Article |
HANAE UTAMURA is a Japanese interdisciplinary artist and researcher based in New York and Tokyo. Her research centers around the questions on modernity, ecology and technology. Utamura’s media include video, performance, installation, and sculpture. She connects human beings and earth, using the physical human body as a conduit. Negotiations between the human and the non-human, and how all the varieties of the wills of life manifest, have been the central focus of her practice.
For the last two decades, JENIFER WIGHTMAN has focused on systems-based analysis of greenhouse gas (GHG) emissions to inform equitable design of meaningful mitigation strategies (agriculture, forestry, energy, waste). She is also a science-based conceptual artist, exploring the co-evolution of life and landscape.
ALLIE E.S. WIST is an artist-scholar with a focus on sensory futures, environmental humanities, and agriculture. She is currently working on an "anarchive" for the Anthropocene, where sensorium and affect are prioritized through artifacts of changing environments and material juxtapositions. Her work encompasses photography, radio broadcasts, dinners, installations, and writing that render challenging temporalities accessible. She has an MA in Food Studies from New York University and a BA in Media from Boston University; she worked as a photo director for media outlets in New York for over a decade.
ARMA YARI is a Persian Canadian interdisciplinary artist based in Toronto and New York. She received an MFA in Visual Arts from York University, a BFA in Photography from OCAD University and is currently a student in the Electronic Arts (Ph.D.) program at Rensselaer Polytechnic Institute. Arma’s approach is based on blending disciplines of art and technology, and the incorporation of both social issues, philosophical theories and scientific methodologies that revolve around the notions of perception and reality. Her current research concerns the mechanisms of mass formation within totalitarian systems.
JUDE ABU ZAINEH is a Palestinian-Canadian interdisciplinary artist and cultural worker. Her practice employs art, food, and technology to investigate meanings of culture, displacement, diaspora, and belonging. She examines ideals of home and community while working to develop aesthetics rooted in her childhood and upbringing in the Middle East.

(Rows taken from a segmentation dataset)
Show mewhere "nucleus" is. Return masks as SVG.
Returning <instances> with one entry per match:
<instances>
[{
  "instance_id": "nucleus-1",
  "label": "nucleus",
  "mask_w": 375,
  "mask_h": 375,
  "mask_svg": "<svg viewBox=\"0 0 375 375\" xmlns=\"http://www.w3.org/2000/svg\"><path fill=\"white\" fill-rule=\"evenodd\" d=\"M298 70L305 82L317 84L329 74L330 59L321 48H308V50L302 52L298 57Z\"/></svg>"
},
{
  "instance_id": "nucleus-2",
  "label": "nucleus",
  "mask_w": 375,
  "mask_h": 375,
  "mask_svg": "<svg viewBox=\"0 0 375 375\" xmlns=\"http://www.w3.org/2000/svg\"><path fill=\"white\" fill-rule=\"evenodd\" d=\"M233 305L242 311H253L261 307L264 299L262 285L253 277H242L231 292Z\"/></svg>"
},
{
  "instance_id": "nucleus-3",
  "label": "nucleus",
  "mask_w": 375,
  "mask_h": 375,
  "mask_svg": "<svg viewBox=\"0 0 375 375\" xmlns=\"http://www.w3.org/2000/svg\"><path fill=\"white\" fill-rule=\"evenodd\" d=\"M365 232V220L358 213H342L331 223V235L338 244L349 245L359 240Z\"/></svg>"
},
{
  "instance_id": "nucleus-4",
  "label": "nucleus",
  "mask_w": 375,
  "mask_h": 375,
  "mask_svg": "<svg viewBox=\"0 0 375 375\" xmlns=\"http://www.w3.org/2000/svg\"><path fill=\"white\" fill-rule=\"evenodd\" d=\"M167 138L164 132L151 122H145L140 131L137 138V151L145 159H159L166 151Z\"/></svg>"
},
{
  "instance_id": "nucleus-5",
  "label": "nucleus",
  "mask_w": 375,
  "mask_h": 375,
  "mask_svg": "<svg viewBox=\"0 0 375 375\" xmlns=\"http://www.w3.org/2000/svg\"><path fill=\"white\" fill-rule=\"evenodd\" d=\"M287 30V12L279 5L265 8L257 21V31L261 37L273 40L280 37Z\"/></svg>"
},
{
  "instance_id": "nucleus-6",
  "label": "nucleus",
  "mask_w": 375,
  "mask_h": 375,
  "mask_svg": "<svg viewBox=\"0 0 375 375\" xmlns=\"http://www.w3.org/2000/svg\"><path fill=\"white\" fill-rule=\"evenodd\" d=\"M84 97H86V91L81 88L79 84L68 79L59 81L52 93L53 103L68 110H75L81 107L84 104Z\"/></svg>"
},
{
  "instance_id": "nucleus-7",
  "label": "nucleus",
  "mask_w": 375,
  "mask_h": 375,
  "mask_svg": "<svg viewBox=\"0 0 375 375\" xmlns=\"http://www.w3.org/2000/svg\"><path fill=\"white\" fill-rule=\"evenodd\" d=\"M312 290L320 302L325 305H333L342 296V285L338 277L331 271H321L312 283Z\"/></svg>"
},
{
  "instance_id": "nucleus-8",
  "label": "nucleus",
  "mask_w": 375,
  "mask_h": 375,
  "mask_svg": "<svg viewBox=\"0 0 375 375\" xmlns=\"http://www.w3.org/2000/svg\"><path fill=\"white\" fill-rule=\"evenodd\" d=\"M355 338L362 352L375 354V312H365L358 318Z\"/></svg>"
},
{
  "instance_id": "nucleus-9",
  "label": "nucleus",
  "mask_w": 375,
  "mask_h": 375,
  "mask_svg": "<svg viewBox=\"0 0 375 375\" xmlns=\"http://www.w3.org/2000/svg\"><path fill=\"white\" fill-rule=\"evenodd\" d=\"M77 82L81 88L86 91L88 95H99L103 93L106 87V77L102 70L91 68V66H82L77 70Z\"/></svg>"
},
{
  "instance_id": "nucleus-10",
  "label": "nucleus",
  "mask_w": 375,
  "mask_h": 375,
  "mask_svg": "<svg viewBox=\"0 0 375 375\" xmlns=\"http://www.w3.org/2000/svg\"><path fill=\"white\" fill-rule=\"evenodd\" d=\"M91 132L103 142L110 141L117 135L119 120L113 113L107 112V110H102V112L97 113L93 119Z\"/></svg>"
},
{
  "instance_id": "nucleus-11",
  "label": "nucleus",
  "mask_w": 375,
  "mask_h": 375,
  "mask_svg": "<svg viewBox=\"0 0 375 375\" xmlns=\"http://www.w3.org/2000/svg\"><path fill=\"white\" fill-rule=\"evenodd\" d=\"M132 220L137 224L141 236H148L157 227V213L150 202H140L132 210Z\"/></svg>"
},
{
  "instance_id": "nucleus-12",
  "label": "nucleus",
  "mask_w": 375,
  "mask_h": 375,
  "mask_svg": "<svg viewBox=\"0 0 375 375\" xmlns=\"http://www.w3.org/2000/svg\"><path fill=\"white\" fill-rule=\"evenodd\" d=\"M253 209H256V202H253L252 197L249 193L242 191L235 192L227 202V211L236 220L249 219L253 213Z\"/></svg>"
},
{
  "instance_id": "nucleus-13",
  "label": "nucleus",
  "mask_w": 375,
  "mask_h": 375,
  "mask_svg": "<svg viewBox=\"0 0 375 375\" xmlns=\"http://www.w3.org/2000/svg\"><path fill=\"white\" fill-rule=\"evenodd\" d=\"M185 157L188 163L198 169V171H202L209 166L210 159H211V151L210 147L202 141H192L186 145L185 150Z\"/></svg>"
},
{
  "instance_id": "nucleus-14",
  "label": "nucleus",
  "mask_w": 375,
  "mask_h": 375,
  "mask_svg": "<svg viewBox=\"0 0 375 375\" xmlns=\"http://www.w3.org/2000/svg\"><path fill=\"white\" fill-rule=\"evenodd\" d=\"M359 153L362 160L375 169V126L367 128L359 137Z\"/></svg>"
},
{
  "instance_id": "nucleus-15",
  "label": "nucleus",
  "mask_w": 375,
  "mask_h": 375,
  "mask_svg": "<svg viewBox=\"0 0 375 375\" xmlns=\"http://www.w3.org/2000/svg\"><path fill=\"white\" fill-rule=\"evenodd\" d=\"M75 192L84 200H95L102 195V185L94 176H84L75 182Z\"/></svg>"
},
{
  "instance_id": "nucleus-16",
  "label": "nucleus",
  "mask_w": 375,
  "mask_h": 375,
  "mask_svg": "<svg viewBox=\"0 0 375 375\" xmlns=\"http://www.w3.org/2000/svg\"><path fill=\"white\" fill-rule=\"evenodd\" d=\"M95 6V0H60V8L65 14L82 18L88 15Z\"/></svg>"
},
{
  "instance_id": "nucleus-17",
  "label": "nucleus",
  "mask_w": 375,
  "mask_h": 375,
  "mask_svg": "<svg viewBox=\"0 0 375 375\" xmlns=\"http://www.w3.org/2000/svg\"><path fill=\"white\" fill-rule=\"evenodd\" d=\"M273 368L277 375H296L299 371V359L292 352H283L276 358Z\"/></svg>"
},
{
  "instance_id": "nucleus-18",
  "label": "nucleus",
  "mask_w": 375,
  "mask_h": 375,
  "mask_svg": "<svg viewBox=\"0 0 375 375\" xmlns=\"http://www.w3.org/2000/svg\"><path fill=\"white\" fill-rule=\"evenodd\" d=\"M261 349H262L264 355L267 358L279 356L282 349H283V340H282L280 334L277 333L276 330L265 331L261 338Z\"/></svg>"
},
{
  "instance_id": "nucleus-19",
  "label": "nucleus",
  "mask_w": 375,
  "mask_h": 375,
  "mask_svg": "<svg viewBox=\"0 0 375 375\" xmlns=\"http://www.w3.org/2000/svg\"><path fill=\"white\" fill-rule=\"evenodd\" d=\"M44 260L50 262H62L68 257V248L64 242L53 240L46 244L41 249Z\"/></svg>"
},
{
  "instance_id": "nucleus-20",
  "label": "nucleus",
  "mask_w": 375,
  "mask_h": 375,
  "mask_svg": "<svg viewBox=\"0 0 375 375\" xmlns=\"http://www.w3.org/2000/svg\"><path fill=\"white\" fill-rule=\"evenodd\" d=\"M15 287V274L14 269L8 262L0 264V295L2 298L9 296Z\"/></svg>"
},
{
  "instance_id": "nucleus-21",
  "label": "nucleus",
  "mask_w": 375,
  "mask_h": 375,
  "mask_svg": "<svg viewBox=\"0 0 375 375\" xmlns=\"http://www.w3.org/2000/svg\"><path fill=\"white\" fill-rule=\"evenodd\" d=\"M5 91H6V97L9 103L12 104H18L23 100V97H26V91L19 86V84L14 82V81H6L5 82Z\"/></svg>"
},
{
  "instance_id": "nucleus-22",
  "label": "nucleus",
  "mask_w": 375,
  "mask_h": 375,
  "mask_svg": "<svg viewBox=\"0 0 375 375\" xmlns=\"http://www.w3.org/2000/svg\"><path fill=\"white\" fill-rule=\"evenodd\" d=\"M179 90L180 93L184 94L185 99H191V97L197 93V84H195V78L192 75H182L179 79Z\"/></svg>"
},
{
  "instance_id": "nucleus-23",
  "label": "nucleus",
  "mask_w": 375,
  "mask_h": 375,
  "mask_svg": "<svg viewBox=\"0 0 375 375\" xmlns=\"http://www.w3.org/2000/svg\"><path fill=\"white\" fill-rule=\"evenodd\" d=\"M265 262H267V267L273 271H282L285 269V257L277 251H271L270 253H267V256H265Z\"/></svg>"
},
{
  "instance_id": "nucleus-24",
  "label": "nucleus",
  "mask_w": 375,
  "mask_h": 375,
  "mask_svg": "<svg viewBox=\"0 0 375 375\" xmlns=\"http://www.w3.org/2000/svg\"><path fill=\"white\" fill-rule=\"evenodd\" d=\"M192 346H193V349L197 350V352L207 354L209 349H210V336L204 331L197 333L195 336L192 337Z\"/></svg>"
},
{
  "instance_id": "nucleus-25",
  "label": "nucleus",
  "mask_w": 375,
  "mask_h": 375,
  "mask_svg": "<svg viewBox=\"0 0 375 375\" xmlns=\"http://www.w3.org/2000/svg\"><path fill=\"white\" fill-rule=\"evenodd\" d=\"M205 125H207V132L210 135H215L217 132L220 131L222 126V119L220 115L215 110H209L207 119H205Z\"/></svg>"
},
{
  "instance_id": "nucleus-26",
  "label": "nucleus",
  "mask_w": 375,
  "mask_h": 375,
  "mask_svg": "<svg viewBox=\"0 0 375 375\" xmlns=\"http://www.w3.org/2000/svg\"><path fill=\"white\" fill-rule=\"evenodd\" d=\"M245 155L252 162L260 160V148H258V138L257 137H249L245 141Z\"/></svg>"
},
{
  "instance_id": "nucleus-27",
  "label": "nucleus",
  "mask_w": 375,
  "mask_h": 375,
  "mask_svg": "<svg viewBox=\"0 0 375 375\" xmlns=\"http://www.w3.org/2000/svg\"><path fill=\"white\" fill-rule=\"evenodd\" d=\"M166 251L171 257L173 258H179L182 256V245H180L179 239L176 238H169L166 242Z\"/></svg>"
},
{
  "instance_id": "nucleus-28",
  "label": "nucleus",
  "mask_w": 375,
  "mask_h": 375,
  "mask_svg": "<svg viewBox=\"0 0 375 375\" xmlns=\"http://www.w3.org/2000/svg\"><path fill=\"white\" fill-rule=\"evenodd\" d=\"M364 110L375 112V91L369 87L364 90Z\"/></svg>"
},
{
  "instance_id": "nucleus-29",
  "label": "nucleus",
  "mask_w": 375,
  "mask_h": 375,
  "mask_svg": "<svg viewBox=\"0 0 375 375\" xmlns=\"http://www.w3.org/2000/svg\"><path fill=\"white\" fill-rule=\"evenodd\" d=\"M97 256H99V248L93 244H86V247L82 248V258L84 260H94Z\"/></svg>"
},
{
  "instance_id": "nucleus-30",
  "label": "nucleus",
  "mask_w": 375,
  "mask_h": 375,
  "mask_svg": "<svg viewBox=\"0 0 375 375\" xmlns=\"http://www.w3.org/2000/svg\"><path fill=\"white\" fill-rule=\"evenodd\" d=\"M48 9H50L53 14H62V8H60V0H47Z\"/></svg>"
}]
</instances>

What to do |
• a. Transcribe the portion of the artist biographies starting with "HANAE UTAMURA is" and going on through "of her practice.".
• b. Pick up the artist biographies after their last sentence and continue them.
The records stand apart from the artist biographies as material of their own.

Answers below |
• a.
HANAE UTAMURA is a Japanese interdisciplinary artist and researcher based in New York and Tokyo. Her research centers around the questions on modernity, ecology and technology. Utamura’s media include video, performance, installation, and sculpture. She connects human beings and earth, using the physical human body as a conduit. Negotiations between the human and the non-human, and how all the varieties of the wills of life manifest, have been the central focus of her practice.

• b.
Abu Zaineh is the recipient of the 2020 William and Meredith Saunderson Prizes for Emerging Artists, and was one of the first selected artists to participate in a collaborative residency with the Ontario Science Centre and MOCA Toronto (Canada). She has presented her work at a number of cultural institutions including Cultivamos Cultura, São Luis, Portugal; Museu de Arte, Arquitetura e Tecnologia, Lisbon, Portugal; Centro de Cultura Digital, Mexico City, Mexico; SVA, NYC, USA; Institute of Contemporary Art San Francisco, USA; Forest City Gallery, London, Canada; Art Gallery of Windsor, Canada; and Centre Culturel Canadien, Paris, France. Forthcoming works showing at Museum London x Media City Film Festival, London, Canada; Artcite, Windsor, Canada; City of Windsor x DWBIA, Windsor, Canada; and Museum of Glass, Washington, USA.
SERENDIPITOUS LIQUIDATORS are an experimental art duo, Aaron Juarez and Kosmas Giannoutakis, who both share a passion for exploring the intersection of theory and aesthetics through their shared practice. They seek to engage in the digital medium fluidly through films, live coding, games, and installations. Their performances highlight remix, improvisation, and serendipity in unexpected audio-visual manifestations. They have been active in local and international live coding scenes. Wrangling and probing the depths of techno-capital alienation, the Serendipitous Liquidators navigate speculative scatological eschatologies.